**Text block:**
If you ever wanted proof that you don't necessarily need a specific degree to make it in 3D and animation, you just have to look at its upper echelons. Take Martin Allan, head of 3D at Unit, the London-based VFX house known for its award-winning commercials for big names like Google, Volvo and Carling.
Allan did a design degree "which was pretty much making one-off lovely objects," he recalls. "And I thought: I could end up in Wales in a glass-fronted room with loads of Americans taking pictures of me. Or I could go out and get a proper job."
He opted for the latter, starting at Hibbert Ralph as a runner in 1994. "At the time, 3D was a very young department in lots of places," he recalls. "Things just grew from there."
Leadership roles
He ended up as lead CG artist, working under Jerry Hibbert, until he left in 2003 to go freelance. He spent eight months at Double Negative working on contract on Captain Scarlet, then took a position as Head of Maya at Hive. "For me it was a nice sized company, which is what I like about Unit," he recalls. "They all know each other and are very friendly."
Next came four years at Prime Focus, before becoming one of the founding directors of Amazing Spectacles. And then Allan joined Unit, just over a year ago.
Throughout a decade spent in leadership roles, Allan has seen huge advances in 3D technology and software. But rather than making his job easier, in many ways it's made it harder, he says. Not least because greater capabilities means clients expect more and more for their money.
Technical challenge
"It's always the same: you struggle with budgets and people's expectations," says Allan. "Things get better and better in terms of the quality of what you can do - from movies to what you see on the telly. But it all takes time and money, and budgets are getting tighter. So it's very hard to try and manage that."
Part of that process is explaining that just because something is technically possible doesn't mean it should be done. "Take 4K," says Allan. "Clients ask for it because they think it's the best they can get - and naturally they want the best. But when you actually talk to them about it, and you ask them why they need 4K, they don't know. So you end up agreeing to deliver in HD, and everybody's happy."
Similarly, while Unit is prepared to invest in new software if it's necessary for a particular project, Allan's view is that if it isn't broke, don't fix it. "XSI we use for ice and more particle/techie based jobs - although that's obviously a bone of contention at the moment," he explains. "And we use Maya for more or less everything else. I don't think we really need anything else most of the time."
It's also about turning Unit's relatively small size (at around 60 employees) to its advantage. "We're a lot less bureaucratic than some of the largest companies; there's very little 'management fat' at Unit," says Allan. "And that's one of the reasons we can get very technically challenging work done to a demanding timeline."
Generalists vs specialists
That reverse economy of scale works to their advantage in other areas, adds Allan - namely in the way Unit is bucking the current trend for employing specialists versus generalists. "Back in the early days, we all started out as generalists because there weren't that many of us," he explains. "You had to know everything and just get on with it. And then slowly the bigger houses and the bigger budgets brought in specialists who could focus on just one area.

**Actions to take:**
a: From the profile of Martin Allan, print the passage from "He opted for" to "a year ago.".
b: In the profile of Martin Allan, what job did he start with at Hibbert Ralph, and in what year?

**Records supplied:**
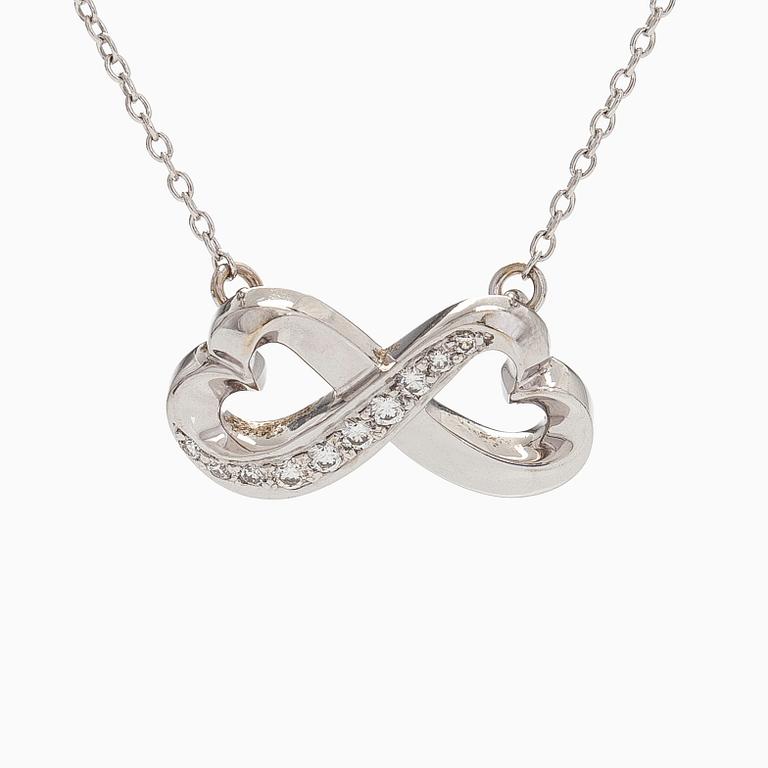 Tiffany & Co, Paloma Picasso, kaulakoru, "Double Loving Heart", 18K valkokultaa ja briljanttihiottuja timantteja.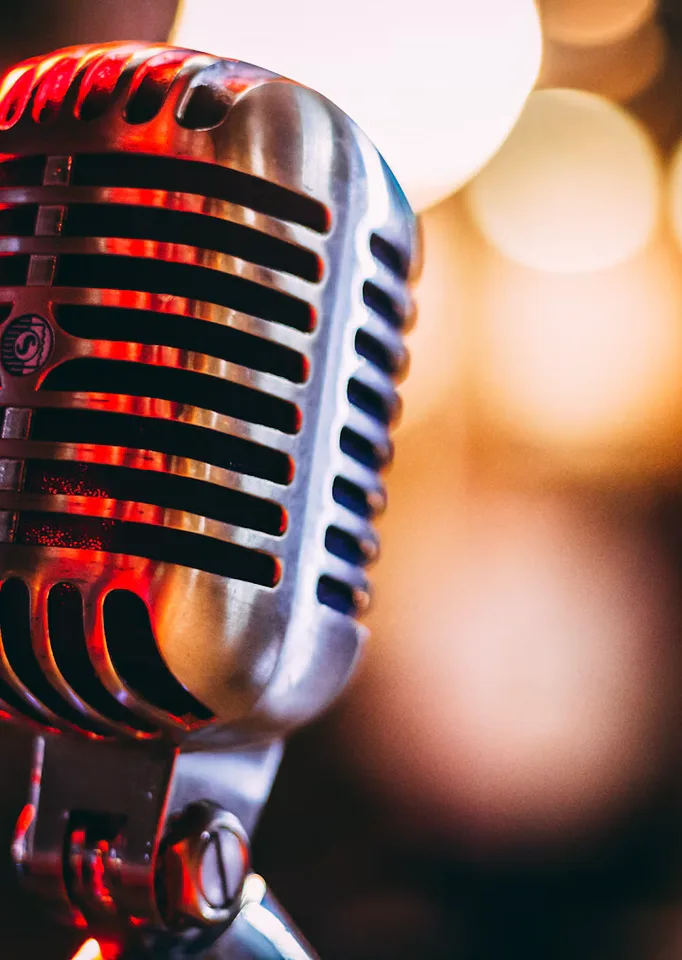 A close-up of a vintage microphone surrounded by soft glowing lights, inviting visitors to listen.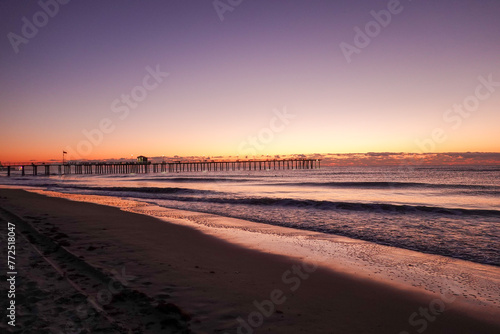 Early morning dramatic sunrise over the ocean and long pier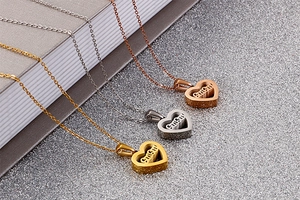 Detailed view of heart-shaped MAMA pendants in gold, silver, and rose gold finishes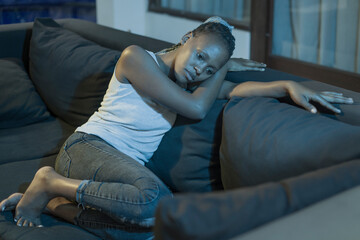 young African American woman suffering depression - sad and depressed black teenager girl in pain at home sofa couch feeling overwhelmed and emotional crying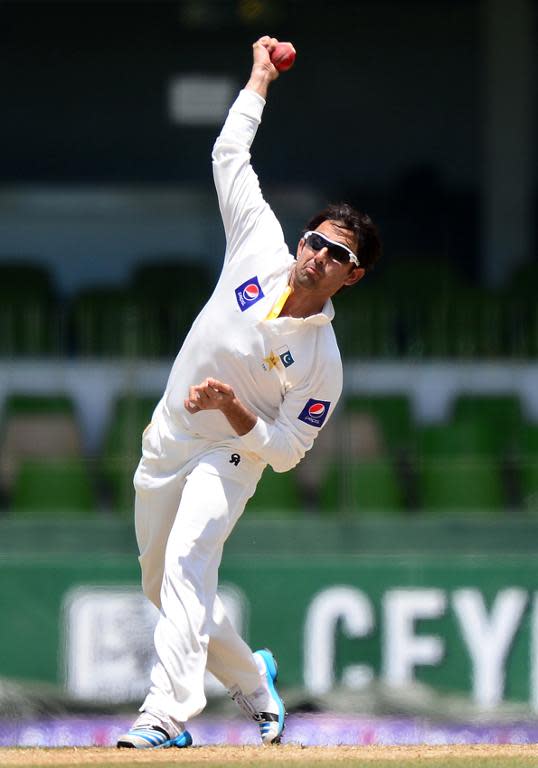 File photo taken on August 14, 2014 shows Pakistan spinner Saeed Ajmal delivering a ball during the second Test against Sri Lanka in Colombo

**Activity answers:**
a:
He opted for the latter, starting at Hibbert Ralph as a runner in 1994. "At the time, 3D was a very young department in lots of places," he recalls. "Things just grew from there."
Leadership roles
He ended up as lead CG artist, working under Jerry Hibbert, until he left in 2003 to go freelance. He spent eight months at Double Negative working on contract on Captain Scarlet, then took a position as Head of Maya at Hive. "For me it was a nice sized company, which is what I like about Unit," he recalls. "They all know each other and are very friendly."
Next came four years at Prime Focus, before becoming one of the founding directors of Amazing Spectacles. And then Allan joined Unit, just over a year ago.

b: He started as a runner in 1994.